According to English Common Law, the unborn have all the rights of the born, and these rights have been embodied in our Constitution in the Fifth, the Ninth and the Fourteenth Amendments.4 All the rights in the Bill of Rights apply to the unborn, as well as the born. In addition, the members of Congress and others that passed the Fourteenth Amendment with its express right to life were significantly involved in promoting laws against abortion.

“The Fourteenth Amendment was created in 1866 and adopted in 1868, which places it directly in the time frame in which the most important burst of anti-abortion legislation in American history was occurring. It is noteworthy that the same congressmen who voted for the Fourteenth Amendment had also created, voted for, and enacted laws in the Federal Territories of Arizona, Colorado, Idaho, Montana, and Nevada that made the performance of abortion on ‘a woman then being with a child’ a crime. To argue that the creators of the Fourteenth Amendment would have approved of their amendment as the basis of a fundamental right of privacy that included a woman’s decision to have an abortion, is to argue in blatant contradiction to historical facts. These were the same legislators who had created tough anti-abortion laws. It is reasonable to conclude that the concept of a ‘person’ was so basic to the framers of the Fourteenth Amendment that it was simply taken for granted to include a person in the womb. There is no indication that legislators in the latter half of the nineteenth century viewed the concept of a ‘person’ to be separable from the concept of living human being. And yet such a distinction is imperative if we are to accept Weddington’s and ultimately the Court’s logic.” (Resler, Compelling Interest, 40-41). See also, Resler, Compelling Interest, 62-64.

The Tenth Amendment also gives powers to the state.

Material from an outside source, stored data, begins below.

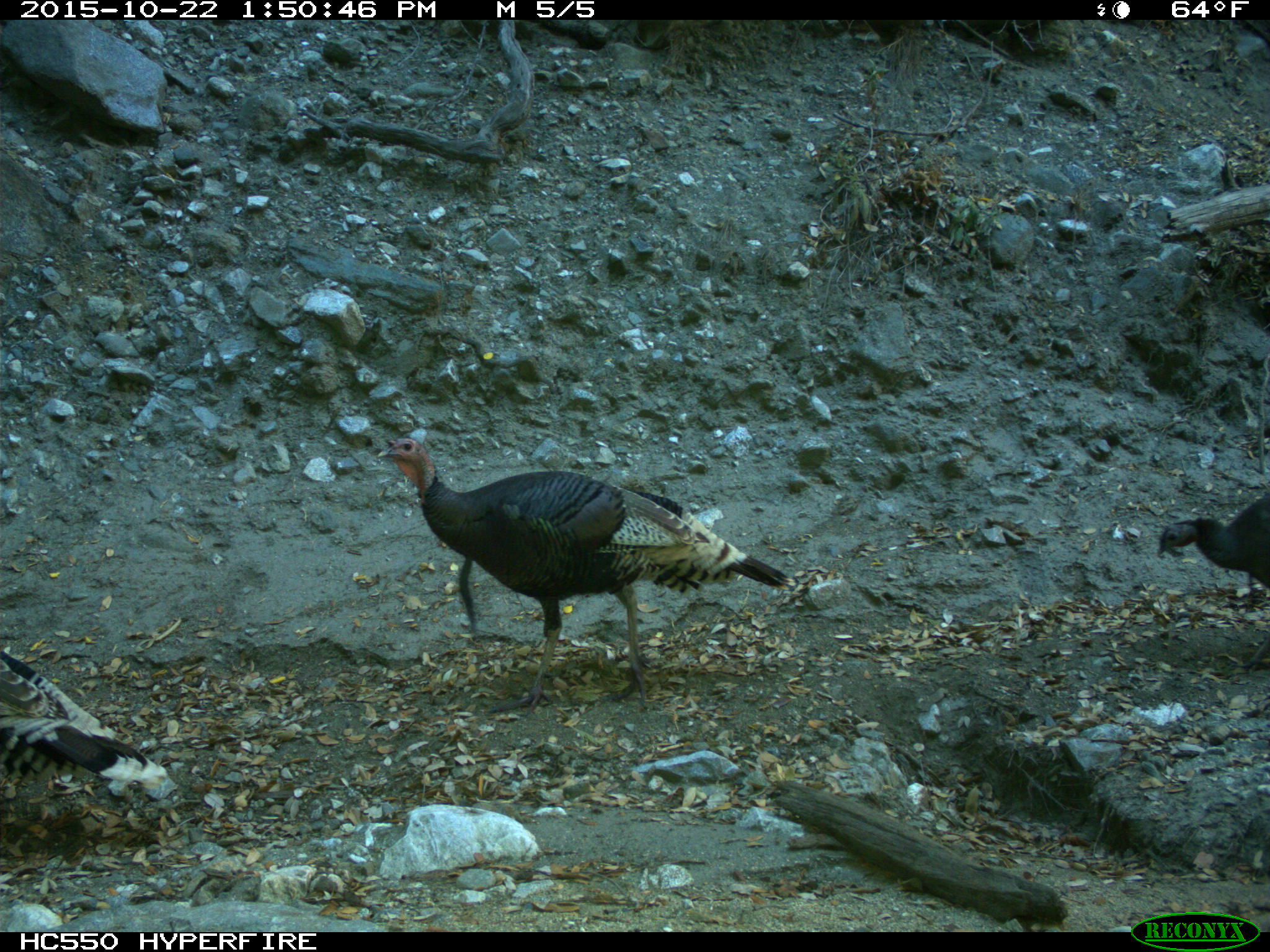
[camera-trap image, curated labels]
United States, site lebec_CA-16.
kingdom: Animalia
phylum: Chordata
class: Aves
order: Galliformes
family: Phasianidae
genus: Meleagris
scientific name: Meleagris gallopavo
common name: wild turkey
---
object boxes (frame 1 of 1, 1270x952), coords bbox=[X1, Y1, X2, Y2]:
animal: bbox=[376, 436, 791, 720]; bbox=[0, 651, 168, 806]; bbox=[1156, 490, 1270, 591]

S. 217 is a proper exercise of the state’s duty to protect the life of all persons within the state.5

In conclusion, in the words of Abraham Lincoln: “And upon this act, sincerely believed to be an act of justice, warranted by the Constitution … I invoke the considerate judgment of mankind and the gracious favor of Almighty God.” Emancipation Proclamation of 1863.

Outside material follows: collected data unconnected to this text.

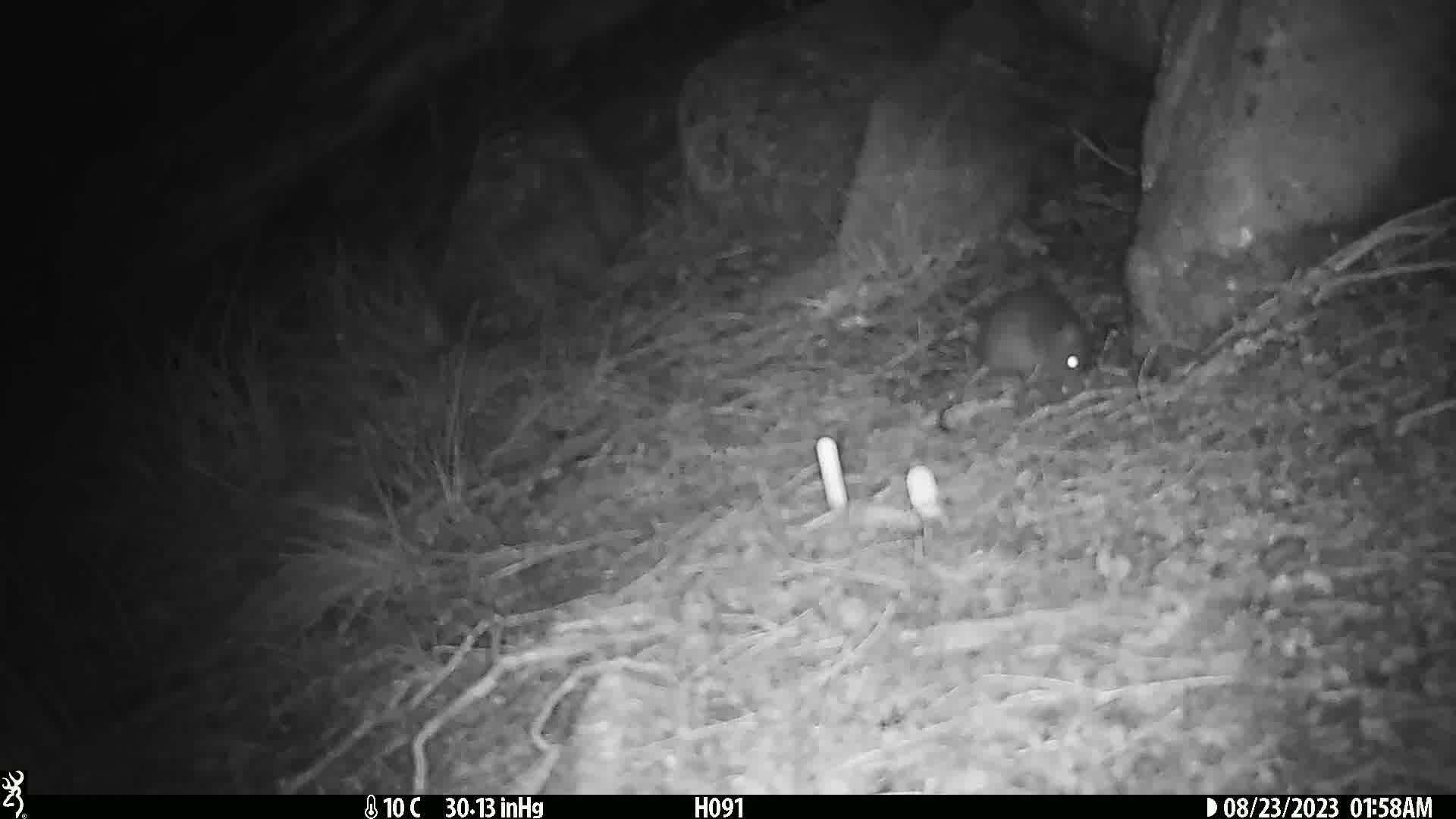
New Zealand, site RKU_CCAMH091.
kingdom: Animalia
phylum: Chordata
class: Mammalia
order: Rodentia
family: Muridae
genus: Rattus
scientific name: Rattus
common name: rat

Advancing Life, Liberty and Justice in Him,

Allan E. Parker, Jr.,

President

1 Planned Parenthood v. Rounds, 530 F. 3rd 724 (8th Cir. 2008) (en banc)

2 Planned Parenthood Minnesota, North Dakota, South Dakota v. Rounds, 686 F.3d 889 (8th Cir. 2012) (en banc)

3 Blackstone’s Commentaries, 130. Also cited in Black’s Law Dictionary, pg. 1481.

4 The 9th Amendment states: “The enumeration in the Constitution of certain rights shall not be construed to deny or disparage others retained by the people.”

5 The Tenth Amendment states: “The powers not delegated to the United States by the Constitution, nor prohibited by it to the States, are reserved to the States respectively, or to the people.”